I have no idea how to compile my proposal to something efficient, though I assume it is possible and someone clever like nilern could do it
It is possible in Malli to write a schema which represent Clojure's destructurations of a map? For example, something which would parse this kind of data:
{a :a
b :b
:keys [c d]
:e/keys [f g]
:as h}
I don't know if spec can do something like that. In minimallist, I approach this problem by having map-of
taking a schema of a pair [key value], so I am able to use :alt on the pair to valid multiple different cases where the key and the value are correlated.
maybe m/parse
could have a custom user-defined property to allow users to give the parse & unparse functions for the given schema.
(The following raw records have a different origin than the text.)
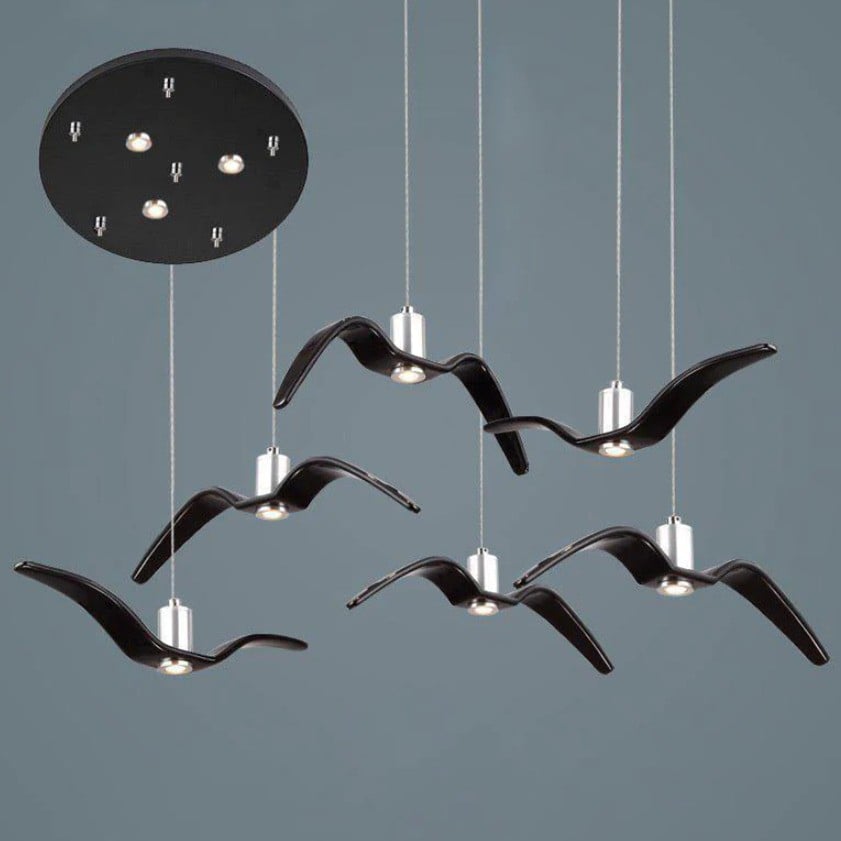 Night Birds Series lamp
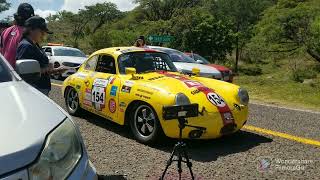 La Carrera Panamericana 2022 día dos tramo Miltepec  Chazumba Oaxaca [upl. by Fonda]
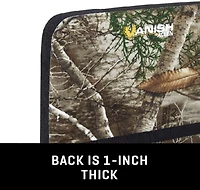 Allen Company RealTree Edge Vanish Foam Cushion With Back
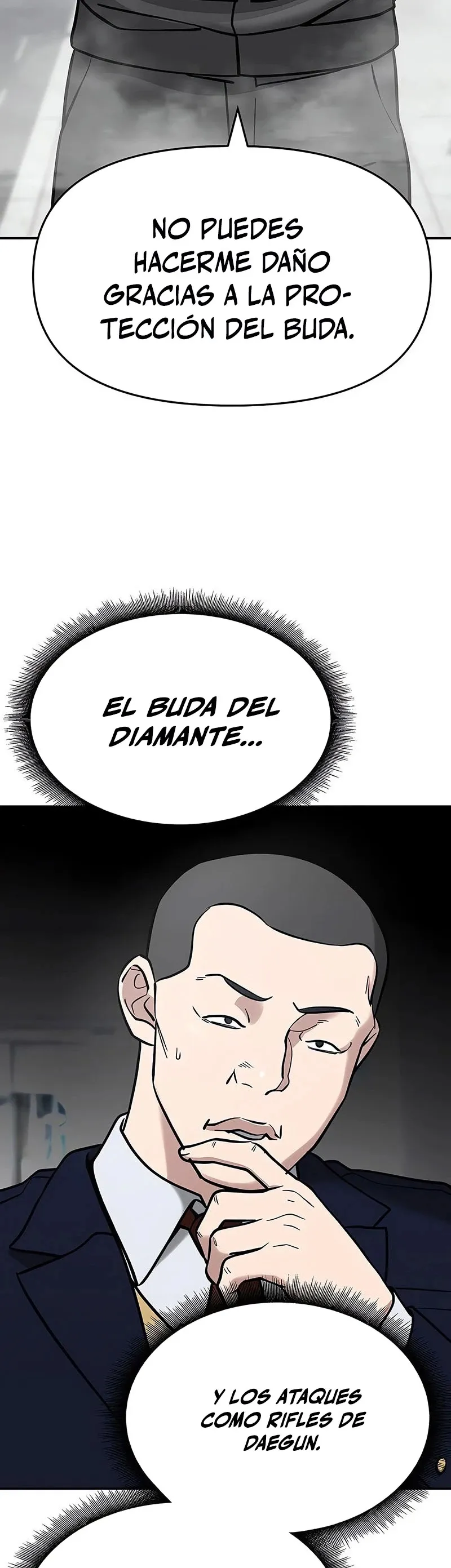 El matón a cargo Capítulo 51 en Línea - página 33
An escape hatch, yes it would work, but the hardship would be on the user.
Here it is: https://github.com/green-coder/vrac/blob/diy-furry/src/vrac/model.cljc#L25-L30
The escape hatch may not work well for the user in the case the model is using recursion, like in this example. That would become Malli -> fn -> Malli -> fn ...
Hi all! I've been working for a while on fabricate
, a static website generator that takes advantage of malli
in order to both provide a model for semantically valid HTML/Hiccup forms and to define its own order of operations. I wrote a post about my experience using malli
schemas to define a finite state machine that dispatches functions on the basis of the schemas matched by the data passed in to them, which I have taken to calling "finite schema machines."
https://fabricate-site.github.io/fabricate/finite-schema-machines.html
I'd be really interested in what other users of malli
think about this concept. It's highly experimental, but I've already found it quite interesting and useful.
This looks very interesting and I've had FSMs on my mind recently. Will need to give a deeper look
I've never worked with dependent types, but my impression of malli
is that you get a lot of the benefits of dependent types without a static type system. that said, when I think about how to validate/check these FSM definitions for cycles or non-termination at definition/compile time, I wonder how close I'm actually getting to reinventing a type system.